= Work to do =
How many lines in the listing below contain the string "bbox"? Give only the number.

= Data supplied =
- - - - - - -

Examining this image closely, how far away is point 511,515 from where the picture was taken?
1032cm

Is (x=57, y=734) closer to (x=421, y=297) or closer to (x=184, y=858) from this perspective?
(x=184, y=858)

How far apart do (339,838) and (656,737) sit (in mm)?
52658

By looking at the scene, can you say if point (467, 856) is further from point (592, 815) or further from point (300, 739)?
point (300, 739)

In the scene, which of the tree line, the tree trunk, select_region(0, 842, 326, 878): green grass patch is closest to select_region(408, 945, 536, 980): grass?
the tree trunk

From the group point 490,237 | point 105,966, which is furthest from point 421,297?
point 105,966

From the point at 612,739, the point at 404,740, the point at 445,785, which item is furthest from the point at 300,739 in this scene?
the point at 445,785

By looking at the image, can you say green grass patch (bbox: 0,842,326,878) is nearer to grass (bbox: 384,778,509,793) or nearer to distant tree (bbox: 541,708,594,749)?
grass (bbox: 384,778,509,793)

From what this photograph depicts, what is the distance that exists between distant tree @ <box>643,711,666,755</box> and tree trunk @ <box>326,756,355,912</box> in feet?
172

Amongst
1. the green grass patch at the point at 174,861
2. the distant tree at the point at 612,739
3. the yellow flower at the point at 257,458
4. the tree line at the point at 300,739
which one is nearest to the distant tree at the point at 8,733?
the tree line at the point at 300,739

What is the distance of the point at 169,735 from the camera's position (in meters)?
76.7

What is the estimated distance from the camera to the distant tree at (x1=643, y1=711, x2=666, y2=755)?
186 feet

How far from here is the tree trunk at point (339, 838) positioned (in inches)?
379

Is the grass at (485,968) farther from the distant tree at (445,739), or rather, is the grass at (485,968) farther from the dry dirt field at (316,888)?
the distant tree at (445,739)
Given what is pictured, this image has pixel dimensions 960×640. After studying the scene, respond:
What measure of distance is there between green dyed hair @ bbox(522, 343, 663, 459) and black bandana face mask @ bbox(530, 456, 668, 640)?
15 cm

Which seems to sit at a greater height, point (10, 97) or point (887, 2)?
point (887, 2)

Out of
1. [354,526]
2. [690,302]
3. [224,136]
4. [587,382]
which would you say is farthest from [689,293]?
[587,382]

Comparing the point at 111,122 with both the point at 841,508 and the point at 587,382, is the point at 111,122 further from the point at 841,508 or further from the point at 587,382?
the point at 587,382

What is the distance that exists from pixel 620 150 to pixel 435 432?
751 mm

- - - - - - -

= Response to this task =
3